- _Stated task_
Recast the lines from the line containing "Is (x=1164, y=795)" through the end of the records as a JSON list of strings, one string per line, leaving out blank lines.
::: Information provided
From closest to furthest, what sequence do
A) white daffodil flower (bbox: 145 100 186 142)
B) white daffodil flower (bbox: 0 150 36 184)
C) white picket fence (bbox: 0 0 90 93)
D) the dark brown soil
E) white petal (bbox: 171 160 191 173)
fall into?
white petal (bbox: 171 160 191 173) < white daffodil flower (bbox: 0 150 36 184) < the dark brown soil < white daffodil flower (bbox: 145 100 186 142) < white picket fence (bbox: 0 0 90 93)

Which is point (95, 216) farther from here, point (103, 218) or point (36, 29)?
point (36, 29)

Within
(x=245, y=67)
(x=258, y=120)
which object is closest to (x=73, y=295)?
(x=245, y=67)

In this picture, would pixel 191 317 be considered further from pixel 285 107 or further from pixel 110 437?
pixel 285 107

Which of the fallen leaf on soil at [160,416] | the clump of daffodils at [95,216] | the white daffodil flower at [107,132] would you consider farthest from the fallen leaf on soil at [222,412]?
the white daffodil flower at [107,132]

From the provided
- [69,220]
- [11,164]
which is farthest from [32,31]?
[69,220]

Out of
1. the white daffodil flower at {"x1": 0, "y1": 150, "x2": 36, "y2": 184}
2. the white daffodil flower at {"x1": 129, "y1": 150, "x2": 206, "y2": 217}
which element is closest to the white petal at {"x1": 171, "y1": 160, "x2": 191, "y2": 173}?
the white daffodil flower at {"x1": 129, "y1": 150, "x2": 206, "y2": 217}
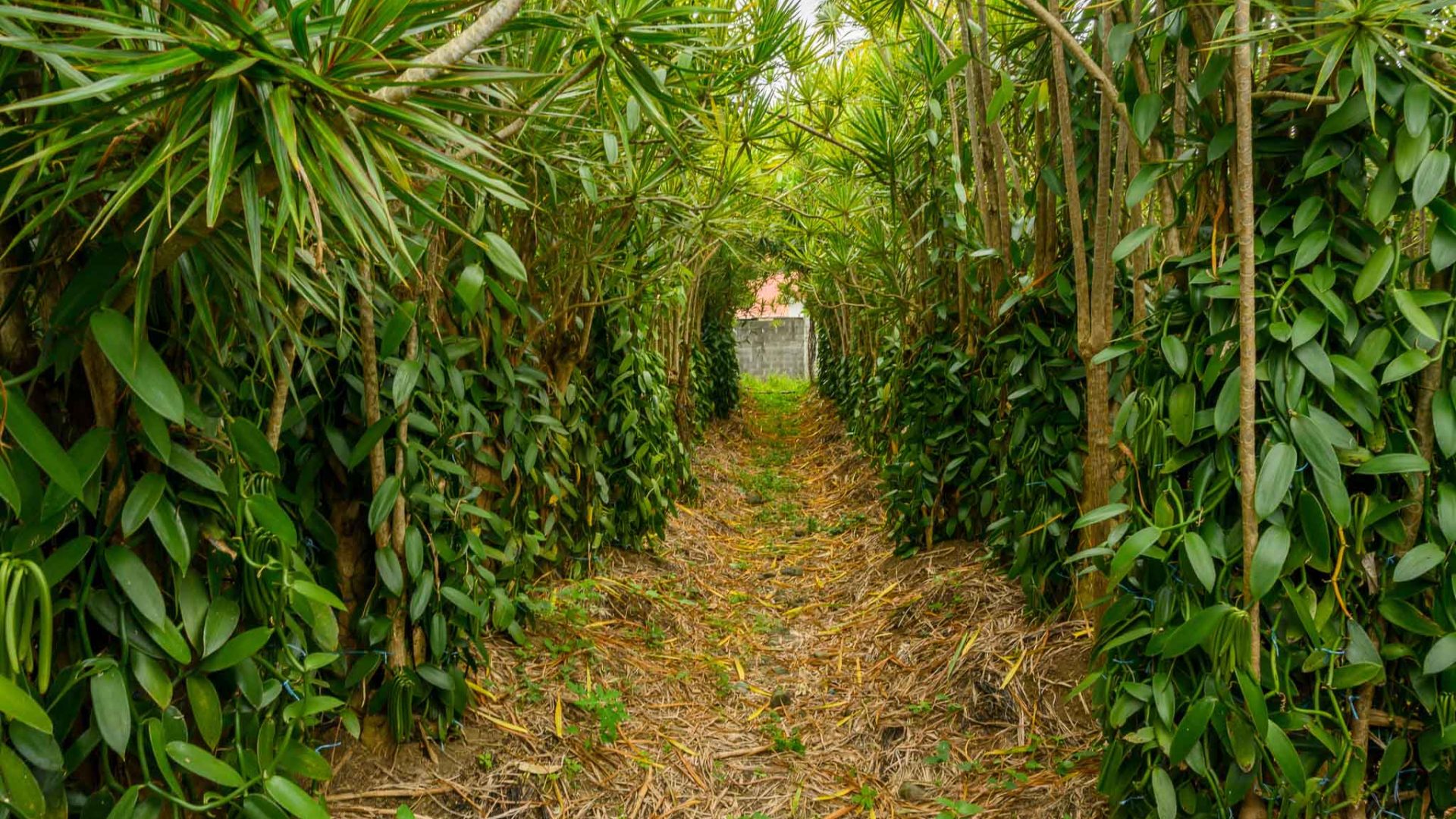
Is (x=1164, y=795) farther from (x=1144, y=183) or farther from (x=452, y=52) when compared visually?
(x=452, y=52)

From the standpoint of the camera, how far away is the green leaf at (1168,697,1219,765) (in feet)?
3.72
::::::
- _Problem solution_
[
  "Is (x=1164, y=795) farther from (x=1144, y=183) or farther from (x=452, y=52) when compared visually?",
  "(x=452, y=52)",
  "From the standpoint of the camera, how far away is the green leaf at (1168,697,1219,765) (in feet)?",
  "3.72"
]